“Development is being disrupted,” says Raj Kumar, President of DevEx, a site devoted to helping the international development community deliver foreign aid more efficiently and effectively. Beyond the buzz generated by the “social entrepreneurship” and “impact investing” communities, I’ve seen a significant shift coming from traditional aid agencies in the past two years.
In 2010, USAID, the agency responsible for administering US foreign aid, launched the first-of-its-kind Development Innovation Ventures quarterly grant program. Its funding model is inspired by traditional venture capital and the focus is on scalable and entrepreneurial solutions to poverty alleviation. Similarly, in 2012 the World Bank hired a former Silicon Valley Google.org director to lead their new “Innovation Labs.” UNICEF and the Inter-American Development Bank have also launched their own “Innovation Labs” with similar goals of promoting open-dialogue, new methods, and cross-pollination of models that enable innovative activity.

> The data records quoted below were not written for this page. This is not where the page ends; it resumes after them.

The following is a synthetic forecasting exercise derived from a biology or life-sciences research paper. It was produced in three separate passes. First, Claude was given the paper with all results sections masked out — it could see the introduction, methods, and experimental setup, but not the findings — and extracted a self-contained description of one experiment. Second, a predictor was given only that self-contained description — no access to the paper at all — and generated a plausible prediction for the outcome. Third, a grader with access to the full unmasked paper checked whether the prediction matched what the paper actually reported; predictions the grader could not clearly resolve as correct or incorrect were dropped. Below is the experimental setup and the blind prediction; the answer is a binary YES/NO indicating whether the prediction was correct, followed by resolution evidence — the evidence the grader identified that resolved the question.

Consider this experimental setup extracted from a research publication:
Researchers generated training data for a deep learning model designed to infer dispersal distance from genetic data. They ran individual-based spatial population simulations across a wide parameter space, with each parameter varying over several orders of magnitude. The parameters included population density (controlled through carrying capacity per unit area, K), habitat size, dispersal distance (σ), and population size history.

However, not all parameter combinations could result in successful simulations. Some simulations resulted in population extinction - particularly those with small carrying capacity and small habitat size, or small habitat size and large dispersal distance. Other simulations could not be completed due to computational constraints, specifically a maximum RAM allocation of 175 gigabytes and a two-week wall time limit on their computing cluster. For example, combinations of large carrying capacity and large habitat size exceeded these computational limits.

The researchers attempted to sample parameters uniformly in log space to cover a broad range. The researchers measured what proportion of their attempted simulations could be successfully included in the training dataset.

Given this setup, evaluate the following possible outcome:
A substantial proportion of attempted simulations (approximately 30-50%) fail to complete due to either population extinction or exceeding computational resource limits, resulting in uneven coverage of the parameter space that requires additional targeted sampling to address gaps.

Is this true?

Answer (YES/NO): NO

So with all this talk about “innovation,” where are the designers, the technologists, and the entrepreneurs? The folks behind these initiatives are still folks with international and economic development backgrounds, economics and finance. If they’re serious about innovative approaches, it’s time creative problem solvers are added to the equation. Specifically, here are five strengths designers have that the development industry direly needs:
- We are systems thinkers.
The problems that plague our world are complex, interwoven, and multifaceted. As designers, we solve problems through a combination of analytic and creative thinking. Many of the best designers I know are themselves multi-faceted and multi-disciplinary. In addition to a design degree, they’re also engineers or MBAs or economists. It takes both sides of the brain to generate solutions to social challenges. - Fresh eyes.
Einstein’s “We can’t solve the world’s problems by using the same type of thinking we used when we created them,” couldn’t ring more true. Many of the social issues we’re fighting today have existed for decades and consistently been addressing using old mechanisms—policy, aid, and philanthropy. We are long overdue for fresh thinking to old problems. - We have a prototyping culture. We make a lot of mistakes in development—mistakes that sometimes negatively impact people with everything to lose; mistakes that could potentially be avoided if the development sector fostered a culture of iteration and refining ideas before rushing to scale. Instead, I see a lot of money going towards untested ideas or worse yet, “solutions in search of a problem.”
- We focus on people.
Many decisions made today that affect the poor are made by people completely removed from their issues. A designer’s viewpoint, driven by an understanding of the needs of people or end-users, is completely unique and lacking within the development sector. The key to better policy, better products, and better public services is rooted in understanding of the key players and what motivates them. - We create capacity.We build things. We build products, services, websites—and by doing so we are intrinsically building the capacity of those who make, distribute, sell, or use what we create. On a fundamental level, giving people access to tools that enhance their capacity is what drives economic development. We play a central role in creating those tools that are useful, relevant, and meaningful.
$22.8 billion of our projected fiscal budget is earmarked for poverty-reduction activity in 2013. Traditionally, international development agencies use the amount of the money put towards poverty alleviation as a metric for efficacy.
I’m hoping the next few years shift that metric towards understanding underlying problems and funding new solutions that address those problems. In order to do that, we need a new breed of development thinkers. The next generation of designers is inspired by careers that provide meaning and impact. Now is the perfect time for the development sector to start connecting the dots.